第87回 『Priceless』

最近はペットショップやブリーダーからではなく保護団体から犬を迎える方が増えている。とても喜ばしい事で、この流れがもっともっと広まってほしいと思っている。そしてその関連で元野犬だった犬のしつけや問題行動改善の機会に恵まれる事案も増えている。つい先日も元野犬だった犬のしつけ指導が終了したところである。三か月間日曜日を除いて毎日通い、指導させていただいた。週六日というのは異例である。理由はいくつかある。犬の心理状態がひどい事。
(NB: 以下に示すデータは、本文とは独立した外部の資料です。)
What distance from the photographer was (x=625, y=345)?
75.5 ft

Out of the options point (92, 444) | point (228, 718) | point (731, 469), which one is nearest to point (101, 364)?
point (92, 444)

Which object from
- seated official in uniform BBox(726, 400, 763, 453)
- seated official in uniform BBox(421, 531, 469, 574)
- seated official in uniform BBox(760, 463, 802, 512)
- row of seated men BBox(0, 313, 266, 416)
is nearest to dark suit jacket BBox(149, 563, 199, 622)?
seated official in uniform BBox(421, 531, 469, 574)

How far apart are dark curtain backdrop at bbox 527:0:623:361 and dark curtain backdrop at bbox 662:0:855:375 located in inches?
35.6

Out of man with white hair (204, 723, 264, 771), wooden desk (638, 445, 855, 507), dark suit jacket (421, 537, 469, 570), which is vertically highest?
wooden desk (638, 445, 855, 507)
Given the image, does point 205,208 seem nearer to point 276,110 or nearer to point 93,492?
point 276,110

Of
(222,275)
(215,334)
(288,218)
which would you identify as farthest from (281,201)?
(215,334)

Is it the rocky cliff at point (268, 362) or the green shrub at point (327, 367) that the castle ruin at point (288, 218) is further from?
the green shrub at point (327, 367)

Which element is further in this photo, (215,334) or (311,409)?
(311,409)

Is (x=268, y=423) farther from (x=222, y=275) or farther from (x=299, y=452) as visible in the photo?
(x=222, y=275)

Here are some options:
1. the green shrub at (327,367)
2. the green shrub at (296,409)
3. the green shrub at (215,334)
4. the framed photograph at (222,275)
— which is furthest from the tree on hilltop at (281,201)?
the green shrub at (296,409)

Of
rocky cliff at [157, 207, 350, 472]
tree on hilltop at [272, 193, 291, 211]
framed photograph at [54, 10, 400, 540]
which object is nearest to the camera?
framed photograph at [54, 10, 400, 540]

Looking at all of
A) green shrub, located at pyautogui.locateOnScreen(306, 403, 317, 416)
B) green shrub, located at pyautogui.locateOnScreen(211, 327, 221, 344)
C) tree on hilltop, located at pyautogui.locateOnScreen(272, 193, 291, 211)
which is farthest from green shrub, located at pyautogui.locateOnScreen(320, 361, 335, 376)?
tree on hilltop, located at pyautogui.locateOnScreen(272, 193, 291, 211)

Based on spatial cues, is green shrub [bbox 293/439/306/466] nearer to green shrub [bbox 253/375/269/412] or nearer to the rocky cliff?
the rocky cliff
飼い主さんが犬に引っ張られた際にこかされ骨盤を折ってしまい、身体的にも精神的にも犬を扱える状態ではなかった事。それでも最後まで責任を持って飼うという熱意に打たれた事、等である。

最初の二か月間は私と犬との1対1である。少しの物音や人の姿ですぐにパニックを起こし逃げようとする。いわゆる恐怖症である。それも強度の。強力なリーダーシップで犬をリードし、信頼関係と主従関係を作る事に努めた。初日から私の後ろを歩く事を教え、一週間程で(私がリードを持つ限りだが)パニックを起こさず歩けるようになった。それを見た飼い主さんは私のしつけ理論に全幅の信頼を置いてくれるようになり、私のアドバイスを全て守ってくれた。このような方は稀有な存在である。なかなかお目にかかれるものではない。感心する程の努力を重ねられ、今ではほぼ完璧に犬をコントロール出来るようになり、犬は常に飼い主さんの後ろを穏やかに歩けるようになった。改めて犬の問題行動改善の鍵は訓練士と飼い主の二人三脚であると再認識させていただいた。野犬として生き、不安な日々を過ごしてきた分、素晴らしい飼い主さんに出会えて本当に良かったなぁと思う。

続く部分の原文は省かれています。